TEXT SECTION —
|---|
It is true that these disparities increase over time and intensify the intersections of difference. However, none of this novel; none of it is new.

To get to different results when schools reopen, we must  embrace new aims, embrace hard truths that we have so long too comfortably evaded. However, these aims must never be shaped by what this moment has taken from us but by what it has given us, such as the chance to slow down, speak truth, and confront the challenges that face us.

During this crucial intermission, there are at least three things we can do now to promote racial justice and center equity as we prepare to go back to school:

First, we can listen.

There are many ways to listen, but, as my colleague Niobe Way suggests, we must listen thickly. Thick listening involves creating space for others to speak while we hear them. We must also listen to the bodies of the people our schools do not serve well, as such bodies express needs and wants not always easily put into words.

Next, we can begin the process of healing.

The first part of this process is acknowledging that something has happened—has, indeed, long been happening—to us, not just to our physical bodies but also to the souls of our schools.
|---|
PROBLEMS TO WORK ON —
• a. Output the stretch of the passage on equity and school reopening from "During this crucial" through "process of healing.".
• b. Please carry the passage on equity and school reopening forward from its final sentence.
The lines that come next have nothing to do with the passage on equity and school reopening.
|---|
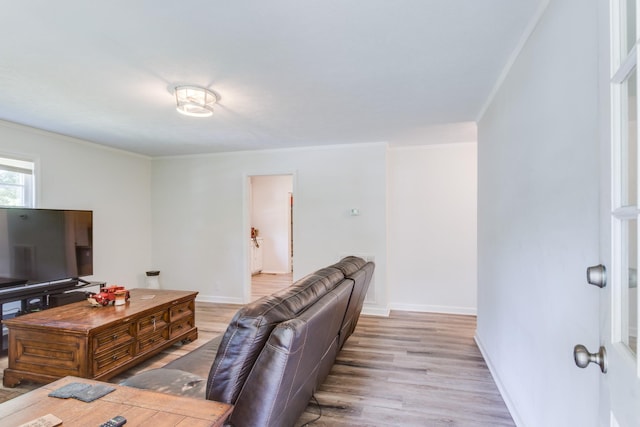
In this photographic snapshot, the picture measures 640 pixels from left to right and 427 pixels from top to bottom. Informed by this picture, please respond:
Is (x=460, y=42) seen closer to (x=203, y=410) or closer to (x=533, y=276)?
(x=533, y=276)

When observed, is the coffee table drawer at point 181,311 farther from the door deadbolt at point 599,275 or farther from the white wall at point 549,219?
the door deadbolt at point 599,275

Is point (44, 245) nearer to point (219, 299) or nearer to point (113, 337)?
point (113, 337)

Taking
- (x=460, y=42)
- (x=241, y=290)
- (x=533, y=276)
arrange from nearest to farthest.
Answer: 1. (x=533, y=276)
2. (x=460, y=42)
3. (x=241, y=290)

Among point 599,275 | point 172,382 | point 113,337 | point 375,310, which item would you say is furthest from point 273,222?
point 599,275

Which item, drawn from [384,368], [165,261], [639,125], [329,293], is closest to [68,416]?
[329,293]

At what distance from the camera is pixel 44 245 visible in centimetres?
370

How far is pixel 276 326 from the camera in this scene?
1.35 meters

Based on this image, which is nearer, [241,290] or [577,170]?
[577,170]

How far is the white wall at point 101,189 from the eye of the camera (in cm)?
395

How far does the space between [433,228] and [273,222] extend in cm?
496

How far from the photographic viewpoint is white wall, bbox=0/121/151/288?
3953 millimetres

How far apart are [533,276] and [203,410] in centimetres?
181

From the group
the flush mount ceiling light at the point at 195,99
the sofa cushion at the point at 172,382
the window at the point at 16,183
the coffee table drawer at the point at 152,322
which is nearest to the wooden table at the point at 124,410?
the sofa cushion at the point at 172,382

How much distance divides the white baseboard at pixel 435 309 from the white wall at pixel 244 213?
0.45 meters
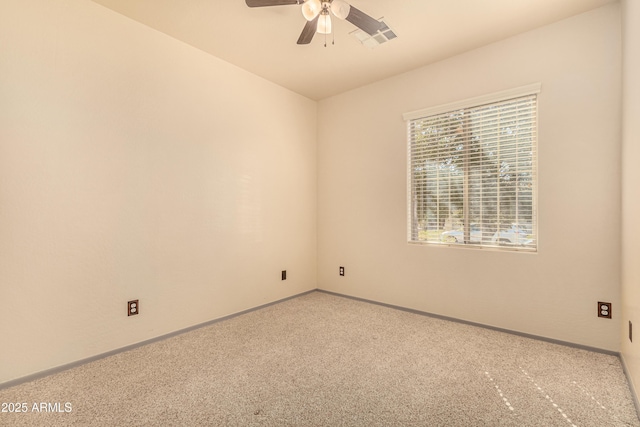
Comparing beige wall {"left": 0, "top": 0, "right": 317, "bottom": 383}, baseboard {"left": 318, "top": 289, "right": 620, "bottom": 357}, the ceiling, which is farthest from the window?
beige wall {"left": 0, "top": 0, "right": 317, "bottom": 383}

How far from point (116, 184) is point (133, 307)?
1.01m

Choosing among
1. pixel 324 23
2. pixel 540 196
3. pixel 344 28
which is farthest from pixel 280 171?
pixel 540 196

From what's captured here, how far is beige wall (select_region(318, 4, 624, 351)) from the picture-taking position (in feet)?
7.47

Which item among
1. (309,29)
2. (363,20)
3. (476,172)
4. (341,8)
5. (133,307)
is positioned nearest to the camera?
(341,8)

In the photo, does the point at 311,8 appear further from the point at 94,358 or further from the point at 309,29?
the point at 94,358

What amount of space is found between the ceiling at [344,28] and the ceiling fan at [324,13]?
1.05ft

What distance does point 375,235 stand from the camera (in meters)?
3.61

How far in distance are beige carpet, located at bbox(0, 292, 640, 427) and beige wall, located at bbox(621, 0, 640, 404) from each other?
274mm

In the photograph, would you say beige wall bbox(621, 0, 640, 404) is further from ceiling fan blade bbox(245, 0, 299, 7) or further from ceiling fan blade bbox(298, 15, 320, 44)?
ceiling fan blade bbox(245, 0, 299, 7)

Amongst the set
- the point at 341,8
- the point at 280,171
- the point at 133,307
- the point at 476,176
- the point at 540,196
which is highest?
the point at 341,8

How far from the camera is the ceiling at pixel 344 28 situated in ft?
7.41

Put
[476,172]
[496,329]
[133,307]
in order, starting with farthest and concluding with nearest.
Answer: [476,172] → [496,329] → [133,307]

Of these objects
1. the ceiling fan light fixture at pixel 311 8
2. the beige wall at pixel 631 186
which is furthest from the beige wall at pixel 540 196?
the ceiling fan light fixture at pixel 311 8

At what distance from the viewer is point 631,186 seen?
187cm
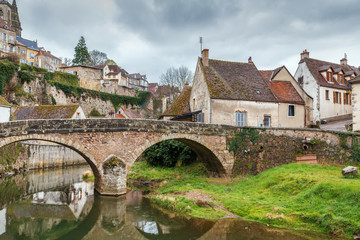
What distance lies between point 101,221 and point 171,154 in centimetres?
1149

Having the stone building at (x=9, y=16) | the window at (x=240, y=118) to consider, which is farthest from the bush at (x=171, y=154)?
the stone building at (x=9, y=16)

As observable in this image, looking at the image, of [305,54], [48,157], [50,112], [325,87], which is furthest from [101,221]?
[305,54]

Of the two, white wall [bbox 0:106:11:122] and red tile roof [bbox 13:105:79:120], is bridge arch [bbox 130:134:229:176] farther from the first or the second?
red tile roof [bbox 13:105:79:120]

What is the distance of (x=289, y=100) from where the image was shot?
74.7 ft

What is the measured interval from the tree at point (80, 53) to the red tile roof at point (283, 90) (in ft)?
153

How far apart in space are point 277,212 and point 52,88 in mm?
38861

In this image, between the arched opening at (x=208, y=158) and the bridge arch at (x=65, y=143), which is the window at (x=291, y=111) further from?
the bridge arch at (x=65, y=143)

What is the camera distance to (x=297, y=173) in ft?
46.1

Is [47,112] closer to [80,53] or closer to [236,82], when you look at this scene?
[236,82]

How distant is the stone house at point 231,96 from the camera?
2083 cm

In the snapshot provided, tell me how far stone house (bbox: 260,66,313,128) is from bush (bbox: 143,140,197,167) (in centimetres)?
776

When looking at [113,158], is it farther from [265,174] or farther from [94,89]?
[94,89]

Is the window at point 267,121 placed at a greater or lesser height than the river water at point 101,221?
greater

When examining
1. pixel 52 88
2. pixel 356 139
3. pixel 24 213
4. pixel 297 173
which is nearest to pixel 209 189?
pixel 297 173
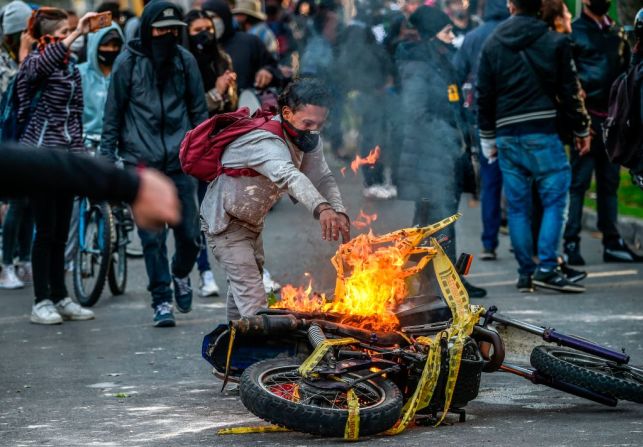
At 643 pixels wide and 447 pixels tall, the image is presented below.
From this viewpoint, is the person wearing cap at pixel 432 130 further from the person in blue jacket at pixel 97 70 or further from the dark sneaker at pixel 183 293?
the person in blue jacket at pixel 97 70

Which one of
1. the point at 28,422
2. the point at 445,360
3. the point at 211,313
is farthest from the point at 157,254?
the point at 445,360

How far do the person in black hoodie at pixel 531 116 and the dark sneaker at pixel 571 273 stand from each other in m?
0.40

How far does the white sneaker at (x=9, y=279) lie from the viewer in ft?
36.4

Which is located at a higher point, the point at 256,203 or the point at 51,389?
the point at 256,203

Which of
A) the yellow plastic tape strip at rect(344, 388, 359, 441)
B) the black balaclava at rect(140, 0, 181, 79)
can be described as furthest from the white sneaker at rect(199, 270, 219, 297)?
the yellow plastic tape strip at rect(344, 388, 359, 441)

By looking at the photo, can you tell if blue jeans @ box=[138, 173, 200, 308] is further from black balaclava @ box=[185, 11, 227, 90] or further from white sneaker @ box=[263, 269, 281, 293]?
black balaclava @ box=[185, 11, 227, 90]

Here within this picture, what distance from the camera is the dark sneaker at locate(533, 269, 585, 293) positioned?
10.4 metres

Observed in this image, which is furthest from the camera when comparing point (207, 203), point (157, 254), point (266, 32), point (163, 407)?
point (266, 32)

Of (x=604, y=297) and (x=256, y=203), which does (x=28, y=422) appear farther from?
(x=604, y=297)

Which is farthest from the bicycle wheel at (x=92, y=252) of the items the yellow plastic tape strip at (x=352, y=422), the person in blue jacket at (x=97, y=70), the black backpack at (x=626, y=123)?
the yellow plastic tape strip at (x=352, y=422)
|---|
ANSWERS BELOW —
• a.
During this crucial intermission, there are at least three things we can do now to promote racial justice and center equity as we prepare to go back to school:

First, we can listen.

There are many ways to listen, but, as my colleague Niobe Way suggests, we must listen thickly. Thick listening involves creating space for others to speak while we hear them. We must also listen to the bodies of the people our schools do not serve well, as such bodies express needs and wants not always easily put into words.

Next, we can begin the process of healing.

• b.
How can we turn the lens of anti-racist, trauma-informed care outward so that we might heal the injured systems that currently wound our children? Indeed, there is another global pandemic that vulnerable children face—the lingering plague of biases that course through the veins of our schools. Healing our schools from this disease will take time. But before we get back to them, we must acknowledge that they are sick and are in need of healing too.

Third, we can partner.

In doing so, we must resist the impulse to make decisions alone and instead enlist the support of those closest to the problem because they are also closest to the solution. If we want to get closer to solutions, then we must get closer to those who have them.

This moment has taught us many important lessons. Perhaps chief among them is that we are in this struggle together. The decisions that I make impact more than just me, and the decisions that you make impact more than just you.

If we are to build brighter and bolder schools on the other side of the physical, social, and economic pandemics, we will have to grab hands, put all of our answers on one table, and do as James Baldwin has suggested: “Search deeply within answers for the questions they conceal.” Once we arrive at the right questions, we will be more likely to arrive at the right answers.

If we do these three things, we will be more likely to envision systems or sets of environments that are welcoming and affirming, where the least-desired or redundant components from school activities are omitted. But doing these three things will mean refusing the idea that schools must be places of punishment and instead sites of joy.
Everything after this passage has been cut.